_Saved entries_
►

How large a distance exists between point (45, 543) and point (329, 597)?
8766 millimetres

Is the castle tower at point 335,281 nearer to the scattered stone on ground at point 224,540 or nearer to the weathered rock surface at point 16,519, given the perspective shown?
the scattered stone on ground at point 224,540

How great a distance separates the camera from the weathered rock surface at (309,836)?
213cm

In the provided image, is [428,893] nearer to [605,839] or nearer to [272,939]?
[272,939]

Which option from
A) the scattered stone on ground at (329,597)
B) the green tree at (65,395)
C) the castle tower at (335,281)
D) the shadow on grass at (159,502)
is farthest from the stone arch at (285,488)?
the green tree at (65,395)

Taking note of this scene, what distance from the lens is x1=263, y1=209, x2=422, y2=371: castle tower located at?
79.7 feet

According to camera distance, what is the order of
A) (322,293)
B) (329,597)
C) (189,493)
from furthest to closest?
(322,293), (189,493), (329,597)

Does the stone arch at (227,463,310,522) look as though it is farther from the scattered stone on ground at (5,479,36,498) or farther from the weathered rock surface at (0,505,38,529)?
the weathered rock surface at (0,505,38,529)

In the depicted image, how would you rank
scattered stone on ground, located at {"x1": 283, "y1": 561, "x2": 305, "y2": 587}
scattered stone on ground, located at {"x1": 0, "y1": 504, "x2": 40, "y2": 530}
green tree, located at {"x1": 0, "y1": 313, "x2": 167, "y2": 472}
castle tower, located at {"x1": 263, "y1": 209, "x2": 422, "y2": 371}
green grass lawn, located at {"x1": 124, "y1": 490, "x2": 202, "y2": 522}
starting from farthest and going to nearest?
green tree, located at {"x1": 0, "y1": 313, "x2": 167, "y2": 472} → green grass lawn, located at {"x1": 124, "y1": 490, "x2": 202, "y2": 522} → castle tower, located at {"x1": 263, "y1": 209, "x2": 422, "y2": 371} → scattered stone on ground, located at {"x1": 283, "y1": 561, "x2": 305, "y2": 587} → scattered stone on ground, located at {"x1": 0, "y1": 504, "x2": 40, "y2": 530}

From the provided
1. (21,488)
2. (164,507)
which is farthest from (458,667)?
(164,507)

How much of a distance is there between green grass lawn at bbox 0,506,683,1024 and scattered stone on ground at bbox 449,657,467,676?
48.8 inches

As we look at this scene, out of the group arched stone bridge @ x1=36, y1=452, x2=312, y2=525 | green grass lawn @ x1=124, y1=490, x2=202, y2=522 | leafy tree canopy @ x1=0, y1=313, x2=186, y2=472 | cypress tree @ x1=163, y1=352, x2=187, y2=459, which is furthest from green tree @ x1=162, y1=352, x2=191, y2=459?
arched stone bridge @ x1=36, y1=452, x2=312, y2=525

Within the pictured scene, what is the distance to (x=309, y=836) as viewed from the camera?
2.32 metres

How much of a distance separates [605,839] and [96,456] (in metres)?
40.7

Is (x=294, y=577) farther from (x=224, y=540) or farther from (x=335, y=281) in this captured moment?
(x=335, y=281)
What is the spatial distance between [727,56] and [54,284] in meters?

◄

_Instructions for the task_
Output every item in the saved entries above verbatim.

_Result of the task_
How large a distance exists between point (45, 543) and point (329, 597)?
8766 millimetres

Is the castle tower at point 335,281 nearer to the scattered stone on ground at point 224,540 or nearer to the weathered rock surface at point 16,519, given the perspective shown?
the scattered stone on ground at point 224,540

How great a distance separates the camera from the weathered rock surface at (309,836)?
213cm

In the provided image, is [428,893] nearer to [605,839] or nearer to [272,939]?
[272,939]

Which option from
A) the scattered stone on ground at (329,597)
B) the green tree at (65,395)
C) the castle tower at (335,281)
D) the shadow on grass at (159,502)
is farthest from the stone arch at (285,488)?
the green tree at (65,395)

Taking note of this scene, what distance from the lens is x1=263, y1=209, x2=422, y2=371: castle tower located at?
79.7 feet

According to camera distance, what is the order of
A) (322,293)
B) (329,597)
C) (189,493)
from furthest to closest?
(322,293), (189,493), (329,597)

Does the stone arch at (227,463,310,522) look as though it is farther from the scattered stone on ground at (5,479,36,498) or farther from the weathered rock surface at (0,505,38,529)?
the weathered rock surface at (0,505,38,529)

In the depicted image, how would you rank
scattered stone on ground, located at {"x1": 283, "y1": 561, "x2": 305, "y2": 587}
scattered stone on ground, located at {"x1": 0, "y1": 504, "x2": 40, "y2": 530}
green tree, located at {"x1": 0, "y1": 313, "x2": 167, "y2": 472}
castle tower, located at {"x1": 263, "y1": 209, "x2": 422, "y2": 371}
green grass lawn, located at {"x1": 124, "y1": 490, "x2": 202, "y2": 522}
starting from farthest and going to nearest?
green tree, located at {"x1": 0, "y1": 313, "x2": 167, "y2": 472} → green grass lawn, located at {"x1": 124, "y1": 490, "x2": 202, "y2": 522} → castle tower, located at {"x1": 263, "y1": 209, "x2": 422, "y2": 371} → scattered stone on ground, located at {"x1": 283, "y1": 561, "x2": 305, "y2": 587} → scattered stone on ground, located at {"x1": 0, "y1": 504, "x2": 40, "y2": 530}

From the provided
1. (21,488)
2. (164,507)
which is farthest from (458,667)?
(164,507)

How much of a distance is there between green grass lawn at bbox 0,506,683,1024 and scattered stone on ground at bbox 449,657,467,676?
48.8 inches

As we look at this scene, out of the group arched stone bridge @ x1=36, y1=452, x2=312, y2=525 | green grass lawn @ x1=124, y1=490, x2=202, y2=522 | leafy tree canopy @ x1=0, y1=313, x2=186, y2=472 | cypress tree @ x1=163, y1=352, x2=187, y2=459, which is furthest from green tree @ x1=162, y1=352, x2=191, y2=459?
arched stone bridge @ x1=36, y1=452, x2=312, y2=525

Within the pictured scene, what is the distance to (x=309, y=836) as viewed from the camera?
2.32 metres

How much of a distance separates [605,839] and [96,456] (in metres)?
40.7

Is (x=294, y=577) farther from (x=224, y=540) or farther from (x=335, y=281) in this captured moment?
(x=335, y=281)
What is the spatial distance between [727,56] and [54,284] in meters?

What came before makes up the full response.